__Task directions__
Set down, exactly as written, the lines from the line holding "scientific name: Cervus elaphus" to the end of the data, inclusive, skipping any pictures.

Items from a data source
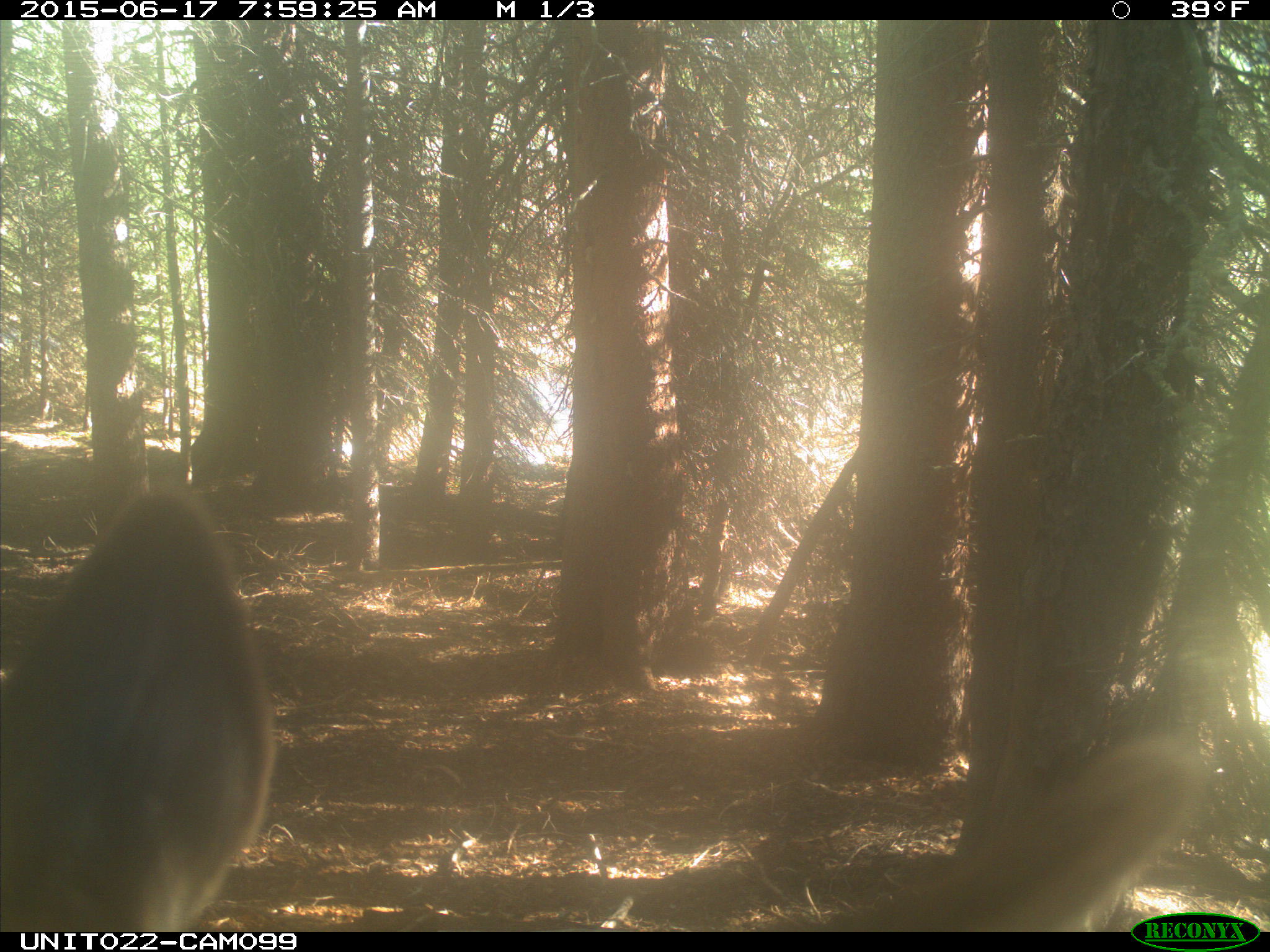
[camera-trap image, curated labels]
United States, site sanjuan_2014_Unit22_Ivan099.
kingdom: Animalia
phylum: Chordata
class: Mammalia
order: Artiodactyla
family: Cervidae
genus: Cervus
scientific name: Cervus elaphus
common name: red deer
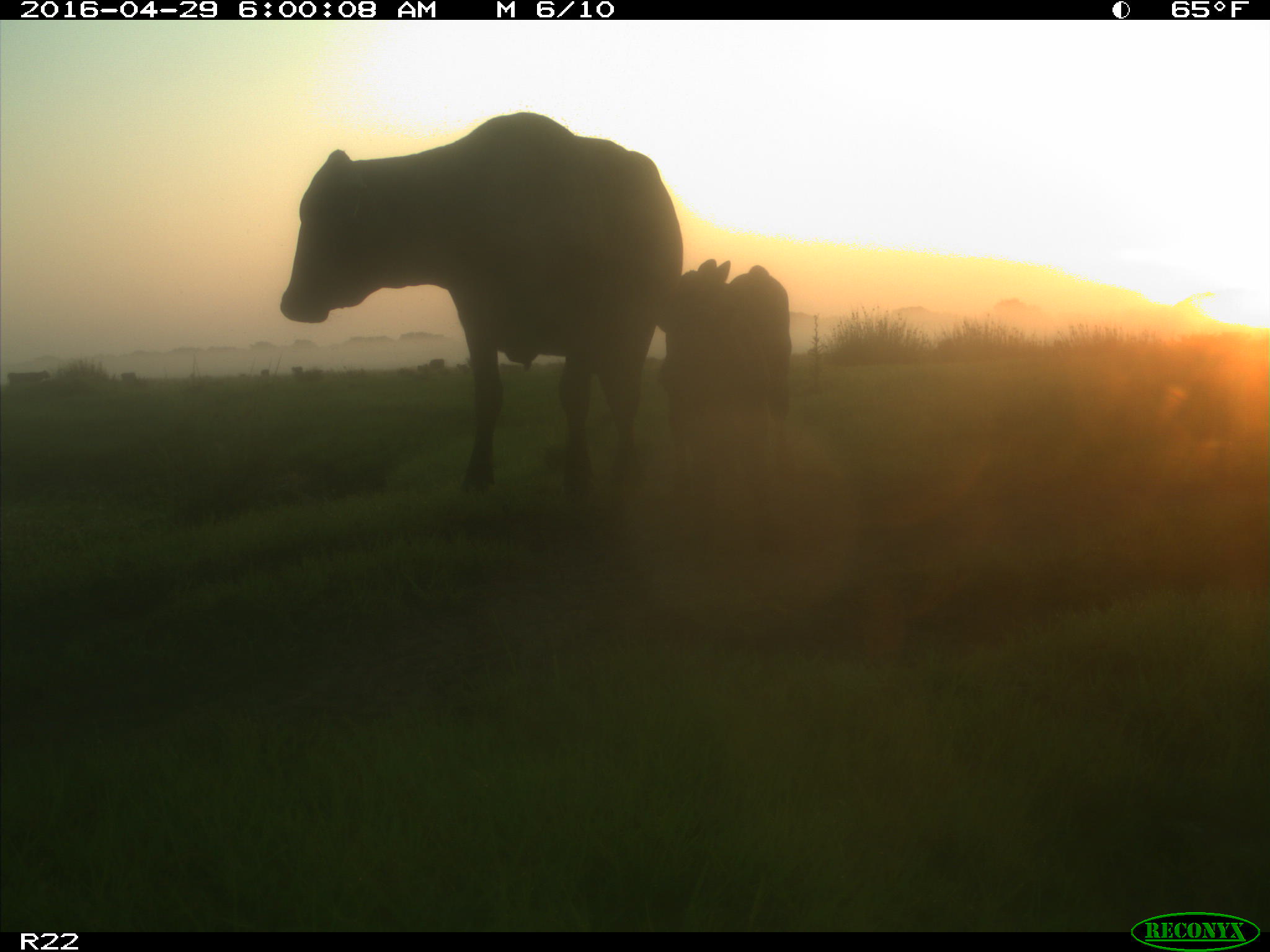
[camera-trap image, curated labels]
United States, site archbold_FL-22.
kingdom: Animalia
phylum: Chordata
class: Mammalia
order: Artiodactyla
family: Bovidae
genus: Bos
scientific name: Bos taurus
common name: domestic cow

__Output of the task__
scientific name: Cervus elaphus
common name: red deer
[camera-trap image, curated labels]
United States, site archbold_FL-22.
kingdom: Animalia
phylum: Chordata
class: Mammalia
order: Artiodactyla
family: Bovidae
genus: Bos
scientific name: Bos taurus
common name: domestic cow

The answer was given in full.